American photographer and television director

Ron Harris (1933 – May 26, 2017) was an American photographer, videographer, and television director.

==Early life and career==
Harris was born in The Bronx, and attended High School of Performing Arts. He began his career as a fashion photographer.

==Aerobicise==
In 1980, Aerobicise began with a four-minute pilot featuring Harris’ then girlfriend, Jami Allen, later associate producer and voice-over of Aerobicise.

In 1981, Harris created and directed the exercise show, Aerobicise on the cable television network Showtime. Aerobicise was nominated for a CableACE Award and became the highest grossing exercise video series of its time. He later created 20 Minute Workout.

Most of the performers in the original Aerobicise show were trained dancers. The performers included Jane Leeves, Jami Allen, Loryanna Catalano, Deborah Corday, Tina Rocca, Tamarah Park, Beth Farrelly, Amanda Lee, Debbie Bellman, Evangeline Browne, Darcy DeMoss, Lee Nicholl, Dan Peterson, and Adria Wilson.

The uniqueness of the Aerobicise concept was that it filmed performers using a white turntable floor, which rotated as the exercises were performed, with little narration. A unique soundtrack was also created just for the show. This contrasted with typical exercise videos and TV shows of the day, which were filmed in a typical room with an instructor at the front of the room. The choreographed exercises had the performers in configurations that lent themselves to filming from various angles, including above the turntable. It produced an artistic and even hypnotic approach to exercise programming.

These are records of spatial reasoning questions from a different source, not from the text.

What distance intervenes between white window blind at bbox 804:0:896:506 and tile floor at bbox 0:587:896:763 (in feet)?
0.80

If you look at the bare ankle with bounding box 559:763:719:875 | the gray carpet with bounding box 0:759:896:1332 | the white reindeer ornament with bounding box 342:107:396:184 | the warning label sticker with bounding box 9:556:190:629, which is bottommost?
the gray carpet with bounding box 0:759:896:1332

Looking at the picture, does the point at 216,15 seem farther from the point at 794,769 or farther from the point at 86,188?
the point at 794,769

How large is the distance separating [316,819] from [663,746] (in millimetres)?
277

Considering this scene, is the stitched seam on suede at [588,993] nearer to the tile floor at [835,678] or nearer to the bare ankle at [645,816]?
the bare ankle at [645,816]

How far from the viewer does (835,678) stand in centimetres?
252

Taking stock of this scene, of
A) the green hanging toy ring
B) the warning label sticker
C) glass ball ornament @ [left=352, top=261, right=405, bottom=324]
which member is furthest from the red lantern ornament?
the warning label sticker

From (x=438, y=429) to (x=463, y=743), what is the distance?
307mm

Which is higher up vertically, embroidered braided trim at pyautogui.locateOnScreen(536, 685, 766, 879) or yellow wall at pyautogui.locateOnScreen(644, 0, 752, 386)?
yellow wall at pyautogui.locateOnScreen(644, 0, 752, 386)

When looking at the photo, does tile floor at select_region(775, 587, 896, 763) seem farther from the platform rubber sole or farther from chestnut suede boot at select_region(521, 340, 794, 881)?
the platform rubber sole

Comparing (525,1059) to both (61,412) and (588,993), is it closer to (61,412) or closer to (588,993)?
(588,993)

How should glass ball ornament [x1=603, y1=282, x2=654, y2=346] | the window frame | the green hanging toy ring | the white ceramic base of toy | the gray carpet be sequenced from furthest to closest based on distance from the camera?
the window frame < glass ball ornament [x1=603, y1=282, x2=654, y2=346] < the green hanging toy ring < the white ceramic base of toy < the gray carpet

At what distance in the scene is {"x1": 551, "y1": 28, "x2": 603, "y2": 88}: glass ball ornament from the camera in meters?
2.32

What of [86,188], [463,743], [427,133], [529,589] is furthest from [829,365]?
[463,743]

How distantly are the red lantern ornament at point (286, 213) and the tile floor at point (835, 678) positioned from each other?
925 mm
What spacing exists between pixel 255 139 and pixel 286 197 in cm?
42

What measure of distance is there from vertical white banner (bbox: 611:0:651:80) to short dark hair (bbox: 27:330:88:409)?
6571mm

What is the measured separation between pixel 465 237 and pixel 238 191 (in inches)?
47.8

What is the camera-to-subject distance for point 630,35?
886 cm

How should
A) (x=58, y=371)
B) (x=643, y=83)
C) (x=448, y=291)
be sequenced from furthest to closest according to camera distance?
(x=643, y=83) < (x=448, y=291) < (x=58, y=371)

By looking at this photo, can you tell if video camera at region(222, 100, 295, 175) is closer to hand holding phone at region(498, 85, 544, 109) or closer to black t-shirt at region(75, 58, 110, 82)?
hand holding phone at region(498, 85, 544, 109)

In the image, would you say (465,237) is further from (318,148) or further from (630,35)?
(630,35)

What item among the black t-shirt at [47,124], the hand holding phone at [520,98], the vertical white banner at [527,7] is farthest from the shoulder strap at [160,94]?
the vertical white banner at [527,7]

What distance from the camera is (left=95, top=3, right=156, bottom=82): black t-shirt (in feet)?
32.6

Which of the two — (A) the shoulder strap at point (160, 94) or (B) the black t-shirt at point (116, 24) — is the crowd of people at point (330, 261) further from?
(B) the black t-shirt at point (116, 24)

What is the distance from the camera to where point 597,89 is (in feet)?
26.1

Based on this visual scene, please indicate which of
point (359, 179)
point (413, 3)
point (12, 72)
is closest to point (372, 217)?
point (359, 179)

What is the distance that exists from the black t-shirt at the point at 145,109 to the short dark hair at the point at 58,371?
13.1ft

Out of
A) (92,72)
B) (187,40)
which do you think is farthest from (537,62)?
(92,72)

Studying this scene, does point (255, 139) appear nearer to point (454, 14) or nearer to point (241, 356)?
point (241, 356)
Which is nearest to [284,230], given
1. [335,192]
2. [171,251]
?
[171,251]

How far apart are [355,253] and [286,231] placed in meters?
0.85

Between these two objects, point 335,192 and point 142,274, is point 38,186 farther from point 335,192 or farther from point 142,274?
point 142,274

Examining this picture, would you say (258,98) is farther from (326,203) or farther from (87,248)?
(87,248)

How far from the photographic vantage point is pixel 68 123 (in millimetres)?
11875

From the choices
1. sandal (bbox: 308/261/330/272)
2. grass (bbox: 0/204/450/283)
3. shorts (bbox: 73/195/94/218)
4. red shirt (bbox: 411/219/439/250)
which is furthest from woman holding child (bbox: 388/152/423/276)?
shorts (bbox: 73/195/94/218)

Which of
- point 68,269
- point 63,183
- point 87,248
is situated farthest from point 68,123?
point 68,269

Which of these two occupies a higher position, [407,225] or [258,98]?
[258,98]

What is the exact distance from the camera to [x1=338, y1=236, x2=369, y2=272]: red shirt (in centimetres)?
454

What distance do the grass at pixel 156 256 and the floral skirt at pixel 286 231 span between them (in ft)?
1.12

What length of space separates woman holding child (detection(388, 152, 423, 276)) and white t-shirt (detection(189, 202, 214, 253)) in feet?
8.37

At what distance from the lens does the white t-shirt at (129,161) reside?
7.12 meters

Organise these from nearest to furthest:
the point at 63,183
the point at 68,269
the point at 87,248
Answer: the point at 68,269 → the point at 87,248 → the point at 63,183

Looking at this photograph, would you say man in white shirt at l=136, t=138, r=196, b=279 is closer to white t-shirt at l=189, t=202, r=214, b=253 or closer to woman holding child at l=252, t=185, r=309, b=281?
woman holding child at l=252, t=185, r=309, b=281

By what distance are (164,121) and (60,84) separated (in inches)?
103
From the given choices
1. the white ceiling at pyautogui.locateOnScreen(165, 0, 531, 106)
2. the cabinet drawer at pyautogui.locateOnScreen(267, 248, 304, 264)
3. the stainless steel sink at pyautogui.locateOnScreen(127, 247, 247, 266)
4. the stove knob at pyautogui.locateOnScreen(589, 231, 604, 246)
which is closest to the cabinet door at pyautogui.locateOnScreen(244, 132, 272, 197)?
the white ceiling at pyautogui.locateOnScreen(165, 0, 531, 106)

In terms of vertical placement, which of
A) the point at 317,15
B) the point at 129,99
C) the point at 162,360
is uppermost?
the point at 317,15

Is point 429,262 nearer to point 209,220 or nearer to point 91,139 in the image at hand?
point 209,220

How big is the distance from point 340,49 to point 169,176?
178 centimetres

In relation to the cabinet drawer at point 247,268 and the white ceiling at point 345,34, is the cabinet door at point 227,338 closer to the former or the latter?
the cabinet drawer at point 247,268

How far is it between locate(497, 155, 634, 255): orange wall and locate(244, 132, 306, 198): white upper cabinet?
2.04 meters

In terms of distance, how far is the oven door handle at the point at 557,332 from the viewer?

The Library of Congress Copyright Collection has 55 Showtime episodes.

In 1985, Harris wrote the book Aerobicise 20 minutes a day published and distributed by Simon & Schuster in 1986.

The Aerobicise series was released by Paramount Home Video between 1982 and 1995 and was available in LaserDisc, CED, VHS, and DVD formats. In 1983, Aerobiscise: The Original Music was also sold through the Ronco label on vinyl and cassette tapes.

==Later career and controversy==
Years after Aerobiscise and its spinoffs on network TV had been a great success, Harris decided to jettison fashion and artistic work for pornography in the early days of widespread internet use. In 1996, Harris launched RonHarris.com, an adult-oriented website featuring models between the ages of 18 and 24.
He used his white turntable, formerly used for Aerobiscise, with fully nude models.

In 1999, Harris dipped further into controversy and launched ronsangels.com, a site that, according to the BBC, offered "the eggs of eight models for auction over the internet" with bids starting "between US$15,000 and US$150,000, depending on the model". Harris describes his idea as, "Darwin's natural selection at its very best". Critics have stated that this equates to profit-based eugenics. The egg auction portion of site was revealed to be a hoax, a mere publicity stunt designed to drive traffic to Harris' pornographic website, then called eroticboxoffice.com.

In 2013, American Apparel teamed with Harris to create a tumblr.